One leg of the Democrat lawfare against former President Donald Trump suffered a blow this week when the federal judge overseeing the classified records case in Florida declined to set a trial date and called for hearings on a series of motions made by Trump and his co-defendants.
Judge Aileen Cannon, sitting in the Southern District, is requiring Jack Smith, the special prosecutor hired by the Biden administration to investigate Trump, to explain why documents seized in a raid on the former president’s Mar-a-Lago residence are missing. Trump contends that as president, he has the right to possess the material which he says contains proof of Biden corruption.
Trump’s motions also seek documents from the White House that purportedly show the Smith prosecution is part of a criminal conspiracy by Biden to interfere with the November election.
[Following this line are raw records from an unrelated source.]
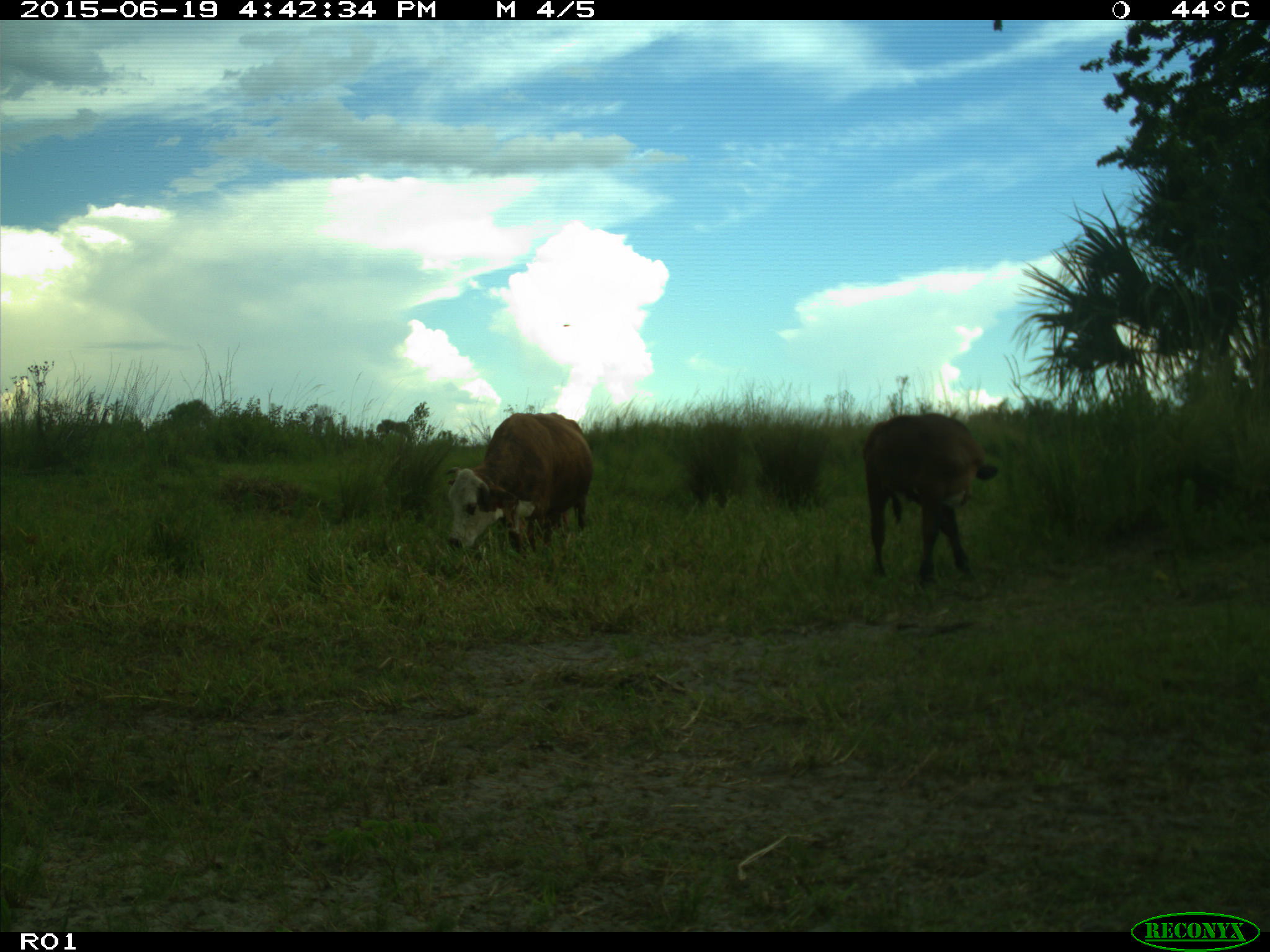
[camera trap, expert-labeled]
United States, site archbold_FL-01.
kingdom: Animalia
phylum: Chordata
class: Mammalia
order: Artiodactyla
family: Bovidae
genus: Bos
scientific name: Bos taurus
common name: domestic cow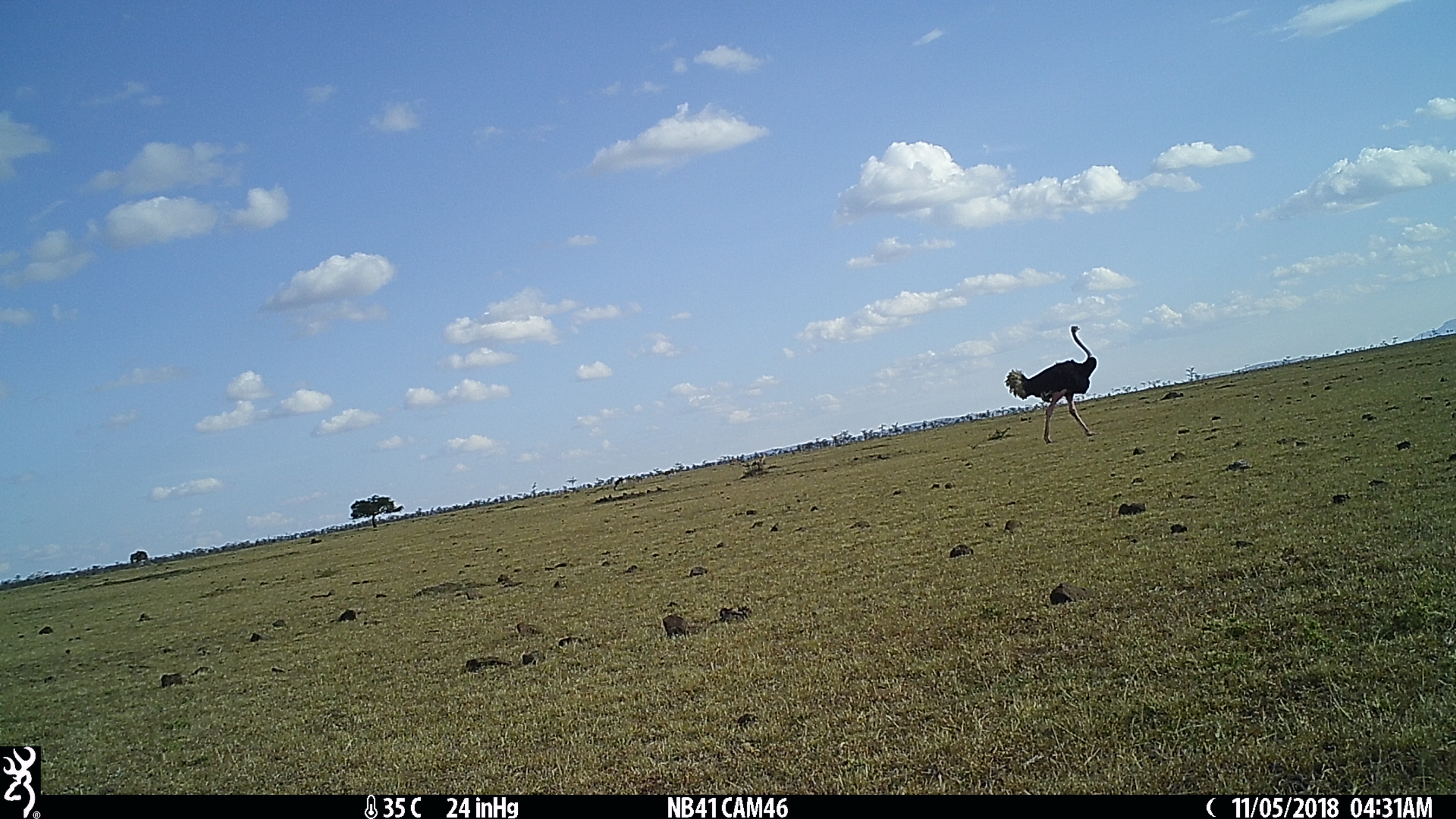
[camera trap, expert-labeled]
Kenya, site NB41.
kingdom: Animalia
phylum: Chordata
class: Aves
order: Struthioniformes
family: Struthionidae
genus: Struthio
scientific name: Struthio camelus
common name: ostrich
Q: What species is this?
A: Ostrich (Struthio camelus).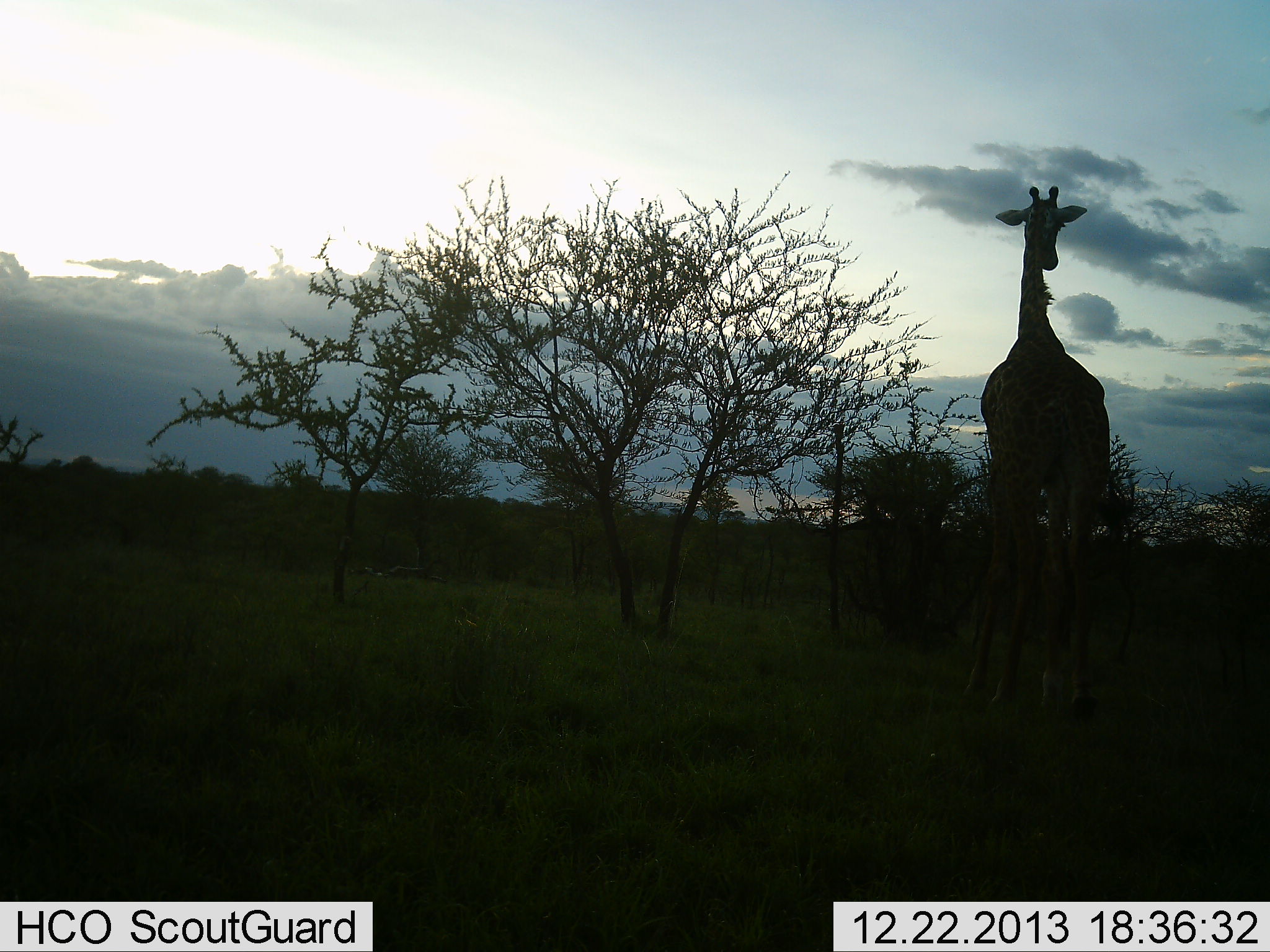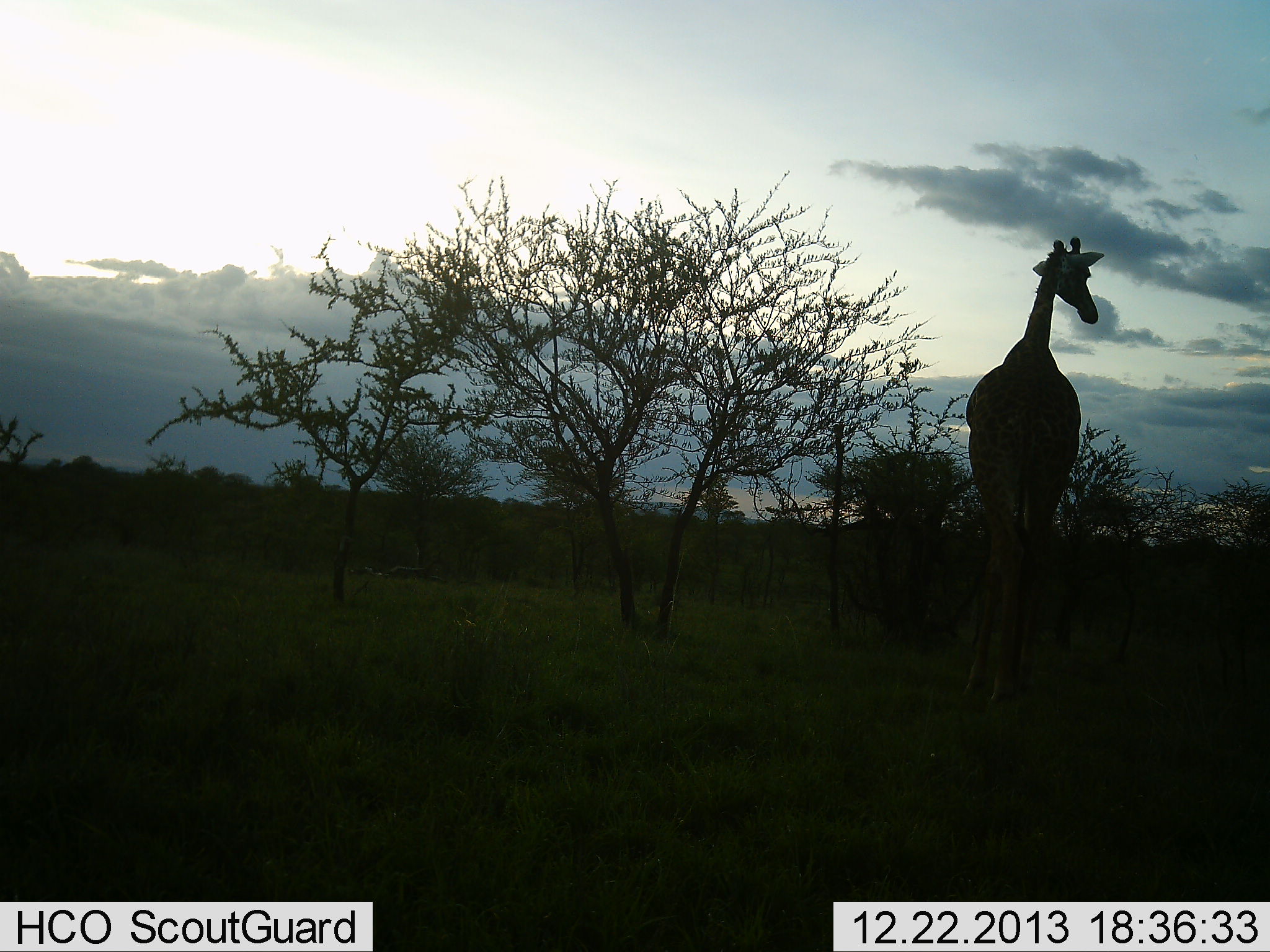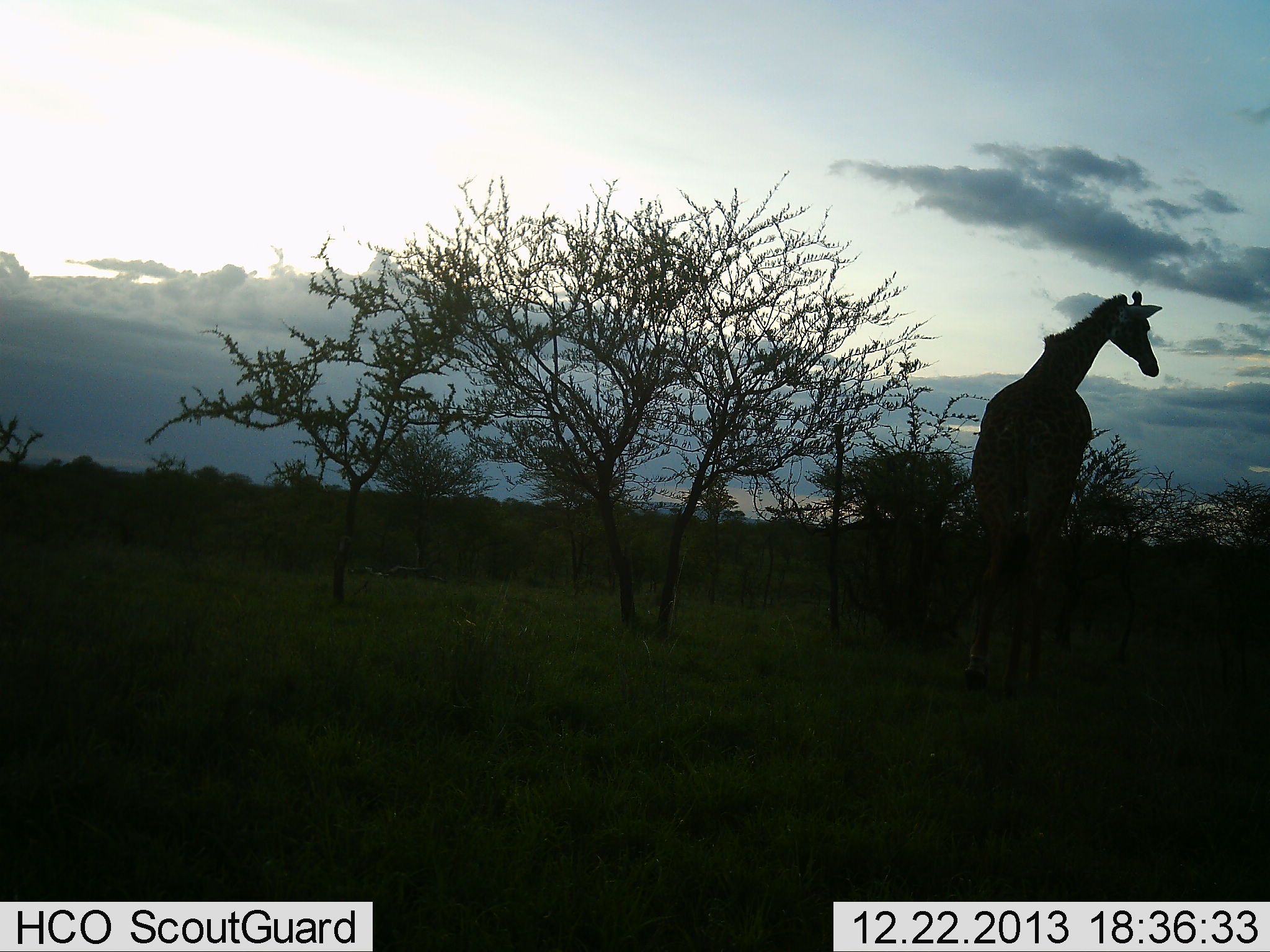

The special counsel has pushed to try the Florida case, as well as his case against Trump in Washington over allegations that he tried to reverse the results of the 2020 election, prior to the 2024 contest.
Democrat prosecutions in New York and Georgia have also devolved into political spectacles, with the judge in Manhattan, whose daughter is a major Democrat operative, issuing gag orders to prevent Trump from talking about the conflict, and the Atlanta prosecutor hiring her boyfriend to try the case. Trump motions to have the state attorney removed from the case are being heard by an appeals court. In all four legal attacks on the 45th President, his team has shown direct coordination between the prosecutors and the White House.
A vetting of Trump’s eight motions in the Florida case likely will take at least until late July, according to Judge Cannon, who noted that the national security mishandling allegations in the case “present novel and difficult questions.” Also in July, the U.S. Supreme Court is expected to rule on whether Trump has immunity from prosecution for his official acts. He sees his questioning of Biden’s election as part of his role as president in a case that has vast ramifications for the future of the executive office.